◆ Stated goal 1 ◆
Copy out the full piece on birding in Edmonds word for word.

“Birders are a funny lot. I’ll be in a park and someone will be like, ‘Oh I just saw a vireo, come on!’ and you just take off with them. It’s like you’re eight years old again. Let’s go play on the slide! It’s awesome.”
“This marsh here — ” Bev Bowe breaks off, an endearing habit of birders always on the lookout. “— Oh! Okay, now, that’s a male, another male, and you’ll see ‘em, and they’ve got…well, there were three here the other day…. In February, you’ll see hummingbirds. They do a jay-pop, and you can actually hear the pop. They go way up and then, they shoot down and do a quick up, like a jay, and their wings make a popping sound. That’s a territory thing. Now, let’s go see if we can find a bushtit nest…”
Bowe is a master birder who loves to give newbies a glimpse of paradise, tucked into the hills and marshlands of Edmonds, and beyond. Constantly on alert for the sounds and sights of our fine-feathered friends, she continues an endearing, running commentary about life all around her, whether it’s winter’s first red-tailed hawk sighting or a group of regular birders standing near a grove of bushes, waiting for sparrows to light up the sky.
“Ever heard of something called the Dawn Chorus? Birds at dawn, they get up and if you get up early enough, you can hear them. Everybody gets up and sings their song.”
Bowe’s guided walks are in high demand — the stuff of birding legend. The Puget Sound Bird Fest in Edmonds is lucky to have her.

◆ Stated goal 2 ◆
In the listing, take the lines from the first one through the line containing "<instances>" and reproduce them with "masks" changed to "outlines" and nothing else altered. Leave the pictures out.

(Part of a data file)
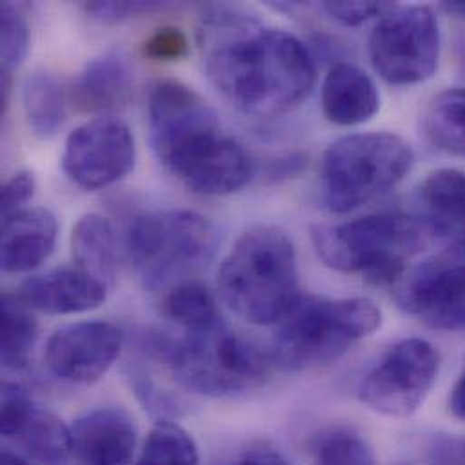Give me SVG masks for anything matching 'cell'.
Instances as JSON below:
<instances>
[{"label": "cell", "instance_id": "obj_24", "mask_svg": "<svg viewBox=\"0 0 465 465\" xmlns=\"http://www.w3.org/2000/svg\"><path fill=\"white\" fill-rule=\"evenodd\" d=\"M430 142L444 153L465 156V87L437 94L424 116Z\"/></svg>", "mask_w": 465, "mask_h": 465}, {"label": "cell", "instance_id": "obj_10", "mask_svg": "<svg viewBox=\"0 0 465 465\" xmlns=\"http://www.w3.org/2000/svg\"><path fill=\"white\" fill-rule=\"evenodd\" d=\"M440 368L439 350L424 339L393 344L364 375L359 399L375 413L408 419L426 402Z\"/></svg>", "mask_w": 465, "mask_h": 465}, {"label": "cell", "instance_id": "obj_27", "mask_svg": "<svg viewBox=\"0 0 465 465\" xmlns=\"http://www.w3.org/2000/svg\"><path fill=\"white\" fill-rule=\"evenodd\" d=\"M29 49V29L24 15L13 4L0 7V100L5 109L13 73L20 67Z\"/></svg>", "mask_w": 465, "mask_h": 465}, {"label": "cell", "instance_id": "obj_12", "mask_svg": "<svg viewBox=\"0 0 465 465\" xmlns=\"http://www.w3.org/2000/svg\"><path fill=\"white\" fill-rule=\"evenodd\" d=\"M136 145L129 125L104 116L74 129L64 145L62 169L80 189L94 193L124 180L134 167Z\"/></svg>", "mask_w": 465, "mask_h": 465}, {"label": "cell", "instance_id": "obj_4", "mask_svg": "<svg viewBox=\"0 0 465 465\" xmlns=\"http://www.w3.org/2000/svg\"><path fill=\"white\" fill-rule=\"evenodd\" d=\"M381 308L364 297L302 295L277 324L270 359L286 371H306L339 361L381 328Z\"/></svg>", "mask_w": 465, "mask_h": 465}, {"label": "cell", "instance_id": "obj_13", "mask_svg": "<svg viewBox=\"0 0 465 465\" xmlns=\"http://www.w3.org/2000/svg\"><path fill=\"white\" fill-rule=\"evenodd\" d=\"M124 333L104 321H84L58 328L47 341L45 364L49 371L69 384L98 382L120 355Z\"/></svg>", "mask_w": 465, "mask_h": 465}, {"label": "cell", "instance_id": "obj_33", "mask_svg": "<svg viewBox=\"0 0 465 465\" xmlns=\"http://www.w3.org/2000/svg\"><path fill=\"white\" fill-rule=\"evenodd\" d=\"M84 11L102 22H118L131 15L151 11L158 7L154 2H85Z\"/></svg>", "mask_w": 465, "mask_h": 465}, {"label": "cell", "instance_id": "obj_8", "mask_svg": "<svg viewBox=\"0 0 465 465\" xmlns=\"http://www.w3.org/2000/svg\"><path fill=\"white\" fill-rule=\"evenodd\" d=\"M151 145L180 182L225 138L216 111L189 85L158 82L149 94Z\"/></svg>", "mask_w": 465, "mask_h": 465}, {"label": "cell", "instance_id": "obj_23", "mask_svg": "<svg viewBox=\"0 0 465 465\" xmlns=\"http://www.w3.org/2000/svg\"><path fill=\"white\" fill-rule=\"evenodd\" d=\"M2 319V366L20 371L29 364L31 351L38 339V324L31 315V308L18 297L4 293L0 306Z\"/></svg>", "mask_w": 465, "mask_h": 465}, {"label": "cell", "instance_id": "obj_11", "mask_svg": "<svg viewBox=\"0 0 465 465\" xmlns=\"http://www.w3.org/2000/svg\"><path fill=\"white\" fill-rule=\"evenodd\" d=\"M395 301L435 330L465 328V244L448 246L402 275Z\"/></svg>", "mask_w": 465, "mask_h": 465}, {"label": "cell", "instance_id": "obj_29", "mask_svg": "<svg viewBox=\"0 0 465 465\" xmlns=\"http://www.w3.org/2000/svg\"><path fill=\"white\" fill-rule=\"evenodd\" d=\"M189 53L187 35L178 27H162L143 44V54L156 62H178Z\"/></svg>", "mask_w": 465, "mask_h": 465}, {"label": "cell", "instance_id": "obj_32", "mask_svg": "<svg viewBox=\"0 0 465 465\" xmlns=\"http://www.w3.org/2000/svg\"><path fill=\"white\" fill-rule=\"evenodd\" d=\"M428 464L465 465V437L435 435L428 444Z\"/></svg>", "mask_w": 465, "mask_h": 465}, {"label": "cell", "instance_id": "obj_37", "mask_svg": "<svg viewBox=\"0 0 465 465\" xmlns=\"http://www.w3.org/2000/svg\"><path fill=\"white\" fill-rule=\"evenodd\" d=\"M2 465H31L24 457L16 455V453H11V451H4L2 453Z\"/></svg>", "mask_w": 465, "mask_h": 465}, {"label": "cell", "instance_id": "obj_16", "mask_svg": "<svg viewBox=\"0 0 465 465\" xmlns=\"http://www.w3.org/2000/svg\"><path fill=\"white\" fill-rule=\"evenodd\" d=\"M18 297L31 310L71 315L98 308L107 297V286L78 266H60L24 281Z\"/></svg>", "mask_w": 465, "mask_h": 465}, {"label": "cell", "instance_id": "obj_14", "mask_svg": "<svg viewBox=\"0 0 465 465\" xmlns=\"http://www.w3.org/2000/svg\"><path fill=\"white\" fill-rule=\"evenodd\" d=\"M2 435L13 439L38 464L64 465L71 453V430L51 411L36 406L24 388L2 384Z\"/></svg>", "mask_w": 465, "mask_h": 465}, {"label": "cell", "instance_id": "obj_28", "mask_svg": "<svg viewBox=\"0 0 465 465\" xmlns=\"http://www.w3.org/2000/svg\"><path fill=\"white\" fill-rule=\"evenodd\" d=\"M312 465H377V460L371 446L362 437L335 430L317 440Z\"/></svg>", "mask_w": 465, "mask_h": 465}, {"label": "cell", "instance_id": "obj_22", "mask_svg": "<svg viewBox=\"0 0 465 465\" xmlns=\"http://www.w3.org/2000/svg\"><path fill=\"white\" fill-rule=\"evenodd\" d=\"M22 105L31 133L40 140H49L65 120L67 91L54 74L35 73L24 84Z\"/></svg>", "mask_w": 465, "mask_h": 465}, {"label": "cell", "instance_id": "obj_3", "mask_svg": "<svg viewBox=\"0 0 465 465\" xmlns=\"http://www.w3.org/2000/svg\"><path fill=\"white\" fill-rule=\"evenodd\" d=\"M218 290L250 324H279L302 297L292 239L277 227L242 233L218 273Z\"/></svg>", "mask_w": 465, "mask_h": 465}, {"label": "cell", "instance_id": "obj_9", "mask_svg": "<svg viewBox=\"0 0 465 465\" xmlns=\"http://www.w3.org/2000/svg\"><path fill=\"white\" fill-rule=\"evenodd\" d=\"M373 69L393 85L430 80L439 67L440 29L428 5L395 7L379 20L368 42Z\"/></svg>", "mask_w": 465, "mask_h": 465}, {"label": "cell", "instance_id": "obj_25", "mask_svg": "<svg viewBox=\"0 0 465 465\" xmlns=\"http://www.w3.org/2000/svg\"><path fill=\"white\" fill-rule=\"evenodd\" d=\"M163 310L171 321L183 326L187 331L205 330L222 321L213 293L196 281L178 282L165 295Z\"/></svg>", "mask_w": 465, "mask_h": 465}, {"label": "cell", "instance_id": "obj_26", "mask_svg": "<svg viewBox=\"0 0 465 465\" xmlns=\"http://www.w3.org/2000/svg\"><path fill=\"white\" fill-rule=\"evenodd\" d=\"M194 439L178 424L160 420L149 433L134 465H198Z\"/></svg>", "mask_w": 465, "mask_h": 465}, {"label": "cell", "instance_id": "obj_36", "mask_svg": "<svg viewBox=\"0 0 465 465\" xmlns=\"http://www.w3.org/2000/svg\"><path fill=\"white\" fill-rule=\"evenodd\" d=\"M442 7L450 15H457L459 18H464L465 20V2H444Z\"/></svg>", "mask_w": 465, "mask_h": 465}, {"label": "cell", "instance_id": "obj_19", "mask_svg": "<svg viewBox=\"0 0 465 465\" xmlns=\"http://www.w3.org/2000/svg\"><path fill=\"white\" fill-rule=\"evenodd\" d=\"M321 104L324 116L331 124L351 127L366 124L377 114L381 96L366 71L353 64L339 62L322 82Z\"/></svg>", "mask_w": 465, "mask_h": 465}, {"label": "cell", "instance_id": "obj_2", "mask_svg": "<svg viewBox=\"0 0 465 465\" xmlns=\"http://www.w3.org/2000/svg\"><path fill=\"white\" fill-rule=\"evenodd\" d=\"M142 350L163 361L173 379L187 391L213 399H233L255 391L270 373L272 359L222 319L187 331L183 339L165 333L142 337Z\"/></svg>", "mask_w": 465, "mask_h": 465}, {"label": "cell", "instance_id": "obj_15", "mask_svg": "<svg viewBox=\"0 0 465 465\" xmlns=\"http://www.w3.org/2000/svg\"><path fill=\"white\" fill-rule=\"evenodd\" d=\"M138 430L122 408H100L71 428V453L78 465H131Z\"/></svg>", "mask_w": 465, "mask_h": 465}, {"label": "cell", "instance_id": "obj_20", "mask_svg": "<svg viewBox=\"0 0 465 465\" xmlns=\"http://www.w3.org/2000/svg\"><path fill=\"white\" fill-rule=\"evenodd\" d=\"M133 93V71L120 51L91 60L71 87L73 104L84 113H105L124 107Z\"/></svg>", "mask_w": 465, "mask_h": 465}, {"label": "cell", "instance_id": "obj_30", "mask_svg": "<svg viewBox=\"0 0 465 465\" xmlns=\"http://www.w3.org/2000/svg\"><path fill=\"white\" fill-rule=\"evenodd\" d=\"M397 5L391 2H326L322 9L344 25H361L371 18H382Z\"/></svg>", "mask_w": 465, "mask_h": 465}, {"label": "cell", "instance_id": "obj_5", "mask_svg": "<svg viewBox=\"0 0 465 465\" xmlns=\"http://www.w3.org/2000/svg\"><path fill=\"white\" fill-rule=\"evenodd\" d=\"M431 233L419 218L373 214L342 225L312 229V241L326 266L361 272L377 286L397 284L404 262L426 246Z\"/></svg>", "mask_w": 465, "mask_h": 465}, {"label": "cell", "instance_id": "obj_21", "mask_svg": "<svg viewBox=\"0 0 465 465\" xmlns=\"http://www.w3.org/2000/svg\"><path fill=\"white\" fill-rule=\"evenodd\" d=\"M73 255L76 266L104 282L114 284L120 270V246L113 223L100 214H87L73 229Z\"/></svg>", "mask_w": 465, "mask_h": 465}, {"label": "cell", "instance_id": "obj_6", "mask_svg": "<svg viewBox=\"0 0 465 465\" xmlns=\"http://www.w3.org/2000/svg\"><path fill=\"white\" fill-rule=\"evenodd\" d=\"M413 162L410 143L393 133L344 136L321 160L322 200L331 213H351L399 185Z\"/></svg>", "mask_w": 465, "mask_h": 465}, {"label": "cell", "instance_id": "obj_35", "mask_svg": "<svg viewBox=\"0 0 465 465\" xmlns=\"http://www.w3.org/2000/svg\"><path fill=\"white\" fill-rule=\"evenodd\" d=\"M450 411L453 417L465 420V370L450 395Z\"/></svg>", "mask_w": 465, "mask_h": 465}, {"label": "cell", "instance_id": "obj_34", "mask_svg": "<svg viewBox=\"0 0 465 465\" xmlns=\"http://www.w3.org/2000/svg\"><path fill=\"white\" fill-rule=\"evenodd\" d=\"M237 465H290L288 460L275 450L259 448L250 453H246Z\"/></svg>", "mask_w": 465, "mask_h": 465}, {"label": "cell", "instance_id": "obj_7", "mask_svg": "<svg viewBox=\"0 0 465 465\" xmlns=\"http://www.w3.org/2000/svg\"><path fill=\"white\" fill-rule=\"evenodd\" d=\"M125 242L143 286L156 292L209 262L218 248V231L198 213L167 211L134 218Z\"/></svg>", "mask_w": 465, "mask_h": 465}, {"label": "cell", "instance_id": "obj_17", "mask_svg": "<svg viewBox=\"0 0 465 465\" xmlns=\"http://www.w3.org/2000/svg\"><path fill=\"white\" fill-rule=\"evenodd\" d=\"M58 223L45 209H24L2 222L0 264L5 273L38 268L54 250Z\"/></svg>", "mask_w": 465, "mask_h": 465}, {"label": "cell", "instance_id": "obj_31", "mask_svg": "<svg viewBox=\"0 0 465 465\" xmlns=\"http://www.w3.org/2000/svg\"><path fill=\"white\" fill-rule=\"evenodd\" d=\"M36 189V182L33 173L29 171H20L13 174L4 185L0 193V213H2V222L11 218L13 214L24 211L22 207L33 198Z\"/></svg>", "mask_w": 465, "mask_h": 465}, {"label": "cell", "instance_id": "obj_18", "mask_svg": "<svg viewBox=\"0 0 465 465\" xmlns=\"http://www.w3.org/2000/svg\"><path fill=\"white\" fill-rule=\"evenodd\" d=\"M419 220L431 237L450 246L465 244V173L439 169L428 174L419 189Z\"/></svg>", "mask_w": 465, "mask_h": 465}, {"label": "cell", "instance_id": "obj_1", "mask_svg": "<svg viewBox=\"0 0 465 465\" xmlns=\"http://www.w3.org/2000/svg\"><path fill=\"white\" fill-rule=\"evenodd\" d=\"M200 42L211 82L246 114H286L299 107L315 85L313 56L297 36L262 27L235 7L207 9Z\"/></svg>", "mask_w": 465, "mask_h": 465}]
</instances>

◆ Full response 1 ◆
“Birders are a funny lot. I’ll be in a park and someone will be like, ‘Oh I just saw a vireo, come on!’ and you just take off with them. It’s like you’re eight years old again. Let’s go play on the slide! It’s awesome.”
“This marsh here — ” Bev Bowe breaks off, an endearing habit of birders always on the lookout. “— Oh! Okay, now, that’s a male, another male, and you’ll see ‘em, and they’ve got…well, there were three here the other day…. In February, you’ll see hummingbirds. They do a jay-pop, and you can actually hear the pop. They go way up and then, they shoot down and do a quick up, like a jay, and their wings make a popping sound. That’s a territory thing. Now, let’s go see if we can find a bushtit nest…”
Bowe is a master birder who loves to give newbies a glimpse of paradise, tucked into the hills and marshlands of Edmonds, and beyond. Constantly on alert for the sounds and sights of our fine-feathered friends, she continues an endearing, running commentary about life all around her, whether it’s winter’s first red-tailed hawk sighting or a group of regular birders standing near a grove of bushes, waiting for sparrows to light up the sky.
“Ever heard of something called the Dawn Chorus? Birds at dawn, they get up and if you get up early enough, you can hear them. Everybody gets up and sings their song.”
Bowe’s guided walks are in high demand — the stuff of birding legend. The Puget Sound Bird Fest in Edmonds is lucky to have her.

◆ Full response 2 ◆
Give me SVG outlines for anything matching 'cell'.
Instances as JSON below:
<instances>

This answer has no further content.